Bueno, ya creo que al menos ha pasado la mayor parte del sunami otoñal, ese que arrastra a capataces, auxiliares y demás cargos y componentes de muchas juntas de gobierno, el mismo que arrastra a otros a rellenar y anidar en los huecos creados.
Desde el pasado mes de septiembre, hace apenas siete semanas, hemos tenido, por una u otra causa, noticias relacionadas con los siguientes capataces, entre otros: D. Rafael Salado, D. Moisés Pérez, D. Antonio Reverte, D. David Arce, D. Pedro Buitrago, D. Manuel Orozco, D. José Manuel Valenzuela, D. Juan Manuel López, D. Ángel Carrero, D. Francisco Luís Castaño (Sony), D. Jesús Ortigosa, D. Antonio J. Castaño, y D. José Peña. Unos por adquirir nuevas responsabilidades en nuevos pasos, otros por perder las responsabilidades en los adquiridos anteriormente, muchas veces desconocemos las causas de uno o de lo otro, pueden ser por mil cosas diferentes.
Debemos de estar todos de acuerdo en que los ternos de negro son fuente de muchas noticias, en este mismo medio ya se manifestó: “Capataz, el puesto más volátil de una cofradía”, aparte de la volatilidad del cargo, me da a mí en la nariz que hay mucha mano interesada en tanto y tanto movimiento, mucho “meneíto” en bambalinas, y no me refiero a las que cuelgan de los laterales de un techo de palio, más bien a las telas que delimitan el escenario donde se ha de realizar la representación, y es que las especulaciones dan estos resultados, las amistades, los favores, en fin, todas las cosas definidas en Proverbios como «abominables» pueden ser la causa de muchos de estos movimientos, de estas inexplicables, en muchos casos, decisiones y conjeturas.

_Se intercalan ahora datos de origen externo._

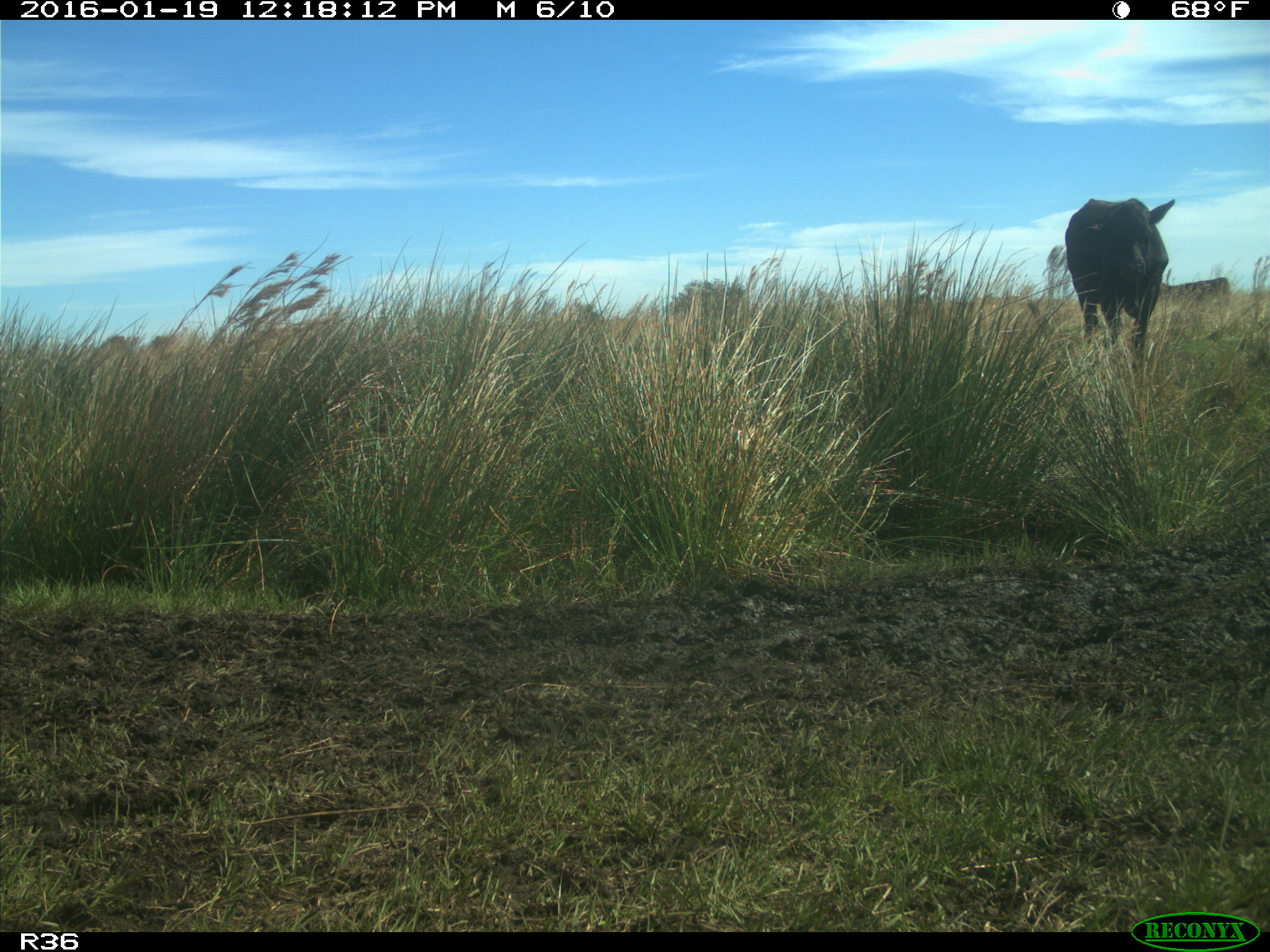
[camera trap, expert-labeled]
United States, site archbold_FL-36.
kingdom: Animalia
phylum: Chordata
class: Mammalia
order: Artiodactyla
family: Bovidae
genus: Bos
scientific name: Bos taurus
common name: domestic cow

Me he movido en este mundo de mareas cambiantes durante décadas y he visto mil veces ojos que miran altaneros, lenguas mentirosas, manos llenas de sangre de inocentes compañeros, traiciones, corazones tramando proyectos malignos, quienes corren hacia el mal, otros falsos testigos y hermanos sembrando discordias entre hermanos, todas estas cosas como pueden ver son abominables, y que siempre parten del entorno del que gobierna o desgobierna, del que puede disponer, con más o menos acierto, los destinos de las hermandades. Y es que las Juntas y sus razones muchas veces están tan lejos del acierto, como de la lógica, tan distante de la razón que nos resulta al resto de los mortales inexplicables e ininteligibles.
Pero es lo que tienen los sunami, que arrollan y arrastran todo lo que hay por delante, y que a base de potencia, dejan solo destrucción e inestabilidad, casi todos los capataces nombrados tienen una calidad ya demostrada, y son perfectos conocedores de su oficio y responsabilidad, ¿entonces cómo es que para unas valen y para otras no?, ¿acaso cambian su forma de trabajar dependiendo de la hermandad que los convoca? No, son siempre los mismos, las que sí cambian son las razones; y es que el movimiento de bambalinas tiene mucho que ver en esto.
Ahora dejaremos para otra ocasión los inexplicables resultados de las elecciones de hermanos mayores y los abandonos de los mismos, eso es la misma historia, el mismo escenario y solo cambian los actores.